In September 2020, Icehouse Ventures acquired a stake in the research and development incubator Level Two which works with deep-tech and Clean technology companies. Icehouse Ventures operates the Level Two fund and provides nominee, investment operations and funds management to Level Two.

In 2021, Icehouse Ventures launched IVX, a later-stage venture fund intended to allow the firm to continue investing in companies beyond their early-stage funding rounds. The fund targeted $75 million and had secured more than $50 million in commitments at its launch, with investors including Simplicity, Sir Stephen Tindall's K1W1 and Hobson Wealth.

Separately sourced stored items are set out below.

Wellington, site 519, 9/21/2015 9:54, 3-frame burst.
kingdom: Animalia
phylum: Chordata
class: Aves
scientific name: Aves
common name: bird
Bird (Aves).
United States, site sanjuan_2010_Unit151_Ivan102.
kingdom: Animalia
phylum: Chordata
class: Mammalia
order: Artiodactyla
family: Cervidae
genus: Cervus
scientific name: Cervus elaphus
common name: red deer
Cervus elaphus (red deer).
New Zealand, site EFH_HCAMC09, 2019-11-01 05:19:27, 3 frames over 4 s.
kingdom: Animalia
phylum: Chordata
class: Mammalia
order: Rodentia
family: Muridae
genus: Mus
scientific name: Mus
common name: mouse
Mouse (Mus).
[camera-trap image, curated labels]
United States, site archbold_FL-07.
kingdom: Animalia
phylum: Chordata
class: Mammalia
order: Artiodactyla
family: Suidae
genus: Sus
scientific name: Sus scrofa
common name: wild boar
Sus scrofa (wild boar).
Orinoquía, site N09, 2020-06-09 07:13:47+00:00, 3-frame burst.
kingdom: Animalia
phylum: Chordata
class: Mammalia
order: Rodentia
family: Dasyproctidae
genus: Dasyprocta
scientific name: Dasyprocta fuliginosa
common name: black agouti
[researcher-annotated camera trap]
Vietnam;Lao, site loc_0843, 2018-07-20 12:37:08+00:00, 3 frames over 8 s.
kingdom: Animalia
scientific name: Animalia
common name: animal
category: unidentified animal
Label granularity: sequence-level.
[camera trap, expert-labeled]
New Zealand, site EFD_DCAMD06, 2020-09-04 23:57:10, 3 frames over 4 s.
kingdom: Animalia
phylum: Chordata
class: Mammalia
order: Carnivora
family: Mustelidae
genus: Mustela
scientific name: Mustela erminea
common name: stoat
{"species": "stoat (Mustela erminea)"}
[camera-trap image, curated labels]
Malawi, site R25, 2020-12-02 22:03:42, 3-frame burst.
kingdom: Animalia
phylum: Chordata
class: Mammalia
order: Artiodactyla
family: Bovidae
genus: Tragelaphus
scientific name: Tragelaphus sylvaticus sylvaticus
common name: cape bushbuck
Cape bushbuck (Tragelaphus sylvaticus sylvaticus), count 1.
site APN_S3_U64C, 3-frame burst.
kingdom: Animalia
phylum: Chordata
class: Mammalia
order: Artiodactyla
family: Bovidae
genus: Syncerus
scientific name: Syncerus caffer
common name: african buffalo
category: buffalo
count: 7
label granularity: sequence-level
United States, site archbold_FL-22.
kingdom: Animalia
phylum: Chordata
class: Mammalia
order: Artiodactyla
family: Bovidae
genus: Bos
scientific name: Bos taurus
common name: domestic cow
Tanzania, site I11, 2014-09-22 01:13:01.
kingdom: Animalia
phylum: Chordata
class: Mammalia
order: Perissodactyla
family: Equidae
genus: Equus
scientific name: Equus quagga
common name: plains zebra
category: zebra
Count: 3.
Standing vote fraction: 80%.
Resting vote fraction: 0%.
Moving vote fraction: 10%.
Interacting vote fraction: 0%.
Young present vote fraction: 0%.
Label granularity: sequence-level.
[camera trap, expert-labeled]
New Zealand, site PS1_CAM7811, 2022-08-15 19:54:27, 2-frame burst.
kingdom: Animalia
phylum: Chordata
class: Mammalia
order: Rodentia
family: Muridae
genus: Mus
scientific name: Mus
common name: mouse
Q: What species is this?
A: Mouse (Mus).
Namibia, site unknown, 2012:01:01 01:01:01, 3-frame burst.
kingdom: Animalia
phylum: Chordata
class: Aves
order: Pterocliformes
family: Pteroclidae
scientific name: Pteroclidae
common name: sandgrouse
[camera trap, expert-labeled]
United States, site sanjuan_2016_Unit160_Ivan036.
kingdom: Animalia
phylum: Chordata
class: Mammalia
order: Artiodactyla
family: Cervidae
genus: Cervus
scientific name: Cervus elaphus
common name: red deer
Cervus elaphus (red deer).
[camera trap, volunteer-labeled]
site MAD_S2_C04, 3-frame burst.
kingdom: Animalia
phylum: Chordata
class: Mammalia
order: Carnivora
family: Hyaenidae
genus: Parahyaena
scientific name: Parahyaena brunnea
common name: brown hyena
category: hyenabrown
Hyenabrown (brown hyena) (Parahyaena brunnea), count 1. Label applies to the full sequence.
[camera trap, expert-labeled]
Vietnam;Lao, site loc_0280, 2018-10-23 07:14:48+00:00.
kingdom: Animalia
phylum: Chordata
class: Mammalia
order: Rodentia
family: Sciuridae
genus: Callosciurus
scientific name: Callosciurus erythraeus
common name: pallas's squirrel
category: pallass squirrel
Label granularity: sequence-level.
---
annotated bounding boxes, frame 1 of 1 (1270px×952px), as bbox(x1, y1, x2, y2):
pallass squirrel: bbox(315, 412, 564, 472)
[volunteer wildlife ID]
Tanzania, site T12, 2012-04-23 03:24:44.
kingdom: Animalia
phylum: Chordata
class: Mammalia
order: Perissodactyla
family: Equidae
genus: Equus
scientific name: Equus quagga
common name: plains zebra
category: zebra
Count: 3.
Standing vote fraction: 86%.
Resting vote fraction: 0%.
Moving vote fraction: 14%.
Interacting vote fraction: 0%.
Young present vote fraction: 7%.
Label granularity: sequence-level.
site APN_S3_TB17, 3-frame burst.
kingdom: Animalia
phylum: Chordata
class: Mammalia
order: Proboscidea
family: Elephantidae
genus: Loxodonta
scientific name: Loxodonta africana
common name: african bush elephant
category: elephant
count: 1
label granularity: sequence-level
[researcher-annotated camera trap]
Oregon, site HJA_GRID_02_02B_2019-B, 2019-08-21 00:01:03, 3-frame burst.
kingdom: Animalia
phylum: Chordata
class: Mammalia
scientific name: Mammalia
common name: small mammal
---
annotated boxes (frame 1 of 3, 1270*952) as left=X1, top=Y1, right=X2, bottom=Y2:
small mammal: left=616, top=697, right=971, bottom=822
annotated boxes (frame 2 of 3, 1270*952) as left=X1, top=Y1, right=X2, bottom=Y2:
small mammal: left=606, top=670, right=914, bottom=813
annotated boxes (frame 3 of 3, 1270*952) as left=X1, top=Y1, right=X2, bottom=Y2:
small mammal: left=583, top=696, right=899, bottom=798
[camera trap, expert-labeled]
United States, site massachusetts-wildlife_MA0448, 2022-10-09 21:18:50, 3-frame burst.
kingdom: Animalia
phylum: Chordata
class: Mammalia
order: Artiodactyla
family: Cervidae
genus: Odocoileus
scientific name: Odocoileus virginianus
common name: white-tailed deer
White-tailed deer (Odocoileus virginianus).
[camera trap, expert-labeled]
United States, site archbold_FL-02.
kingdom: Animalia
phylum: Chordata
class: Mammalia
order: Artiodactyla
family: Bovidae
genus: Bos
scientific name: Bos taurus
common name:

In April 2022, the firm launched a special fund called ArcAngels Fund II to invest in female-founded and led ventures. The fund had an initial close of $5 million and planned to invest in up to 50 companies over four years. Its cornerstone investors included businesswoman Theresa Gattung, Vend co-founder Mel Roswell and K1W1.

== Investments ==
Icehouse Ventures invests in early-stage private companies. It specialises in incubation, seed stage, startup stage, early stage, and growth stage investments in private companies. The firm also operates funds that invest in later stage companies by using the pro rata rights gained during earlier investments.

Among companies backed by Icehouse Ventures are Halter, Sharesies, Dawn Aerospace, Hnry, Crimson Education, Tracksuit, Mint Innovation and Tradify. In 2024, UK software company The Access Group acquired Tradify. Icehouse Ventures held approximately 9.2 per cent of the company at the time of its acquisition.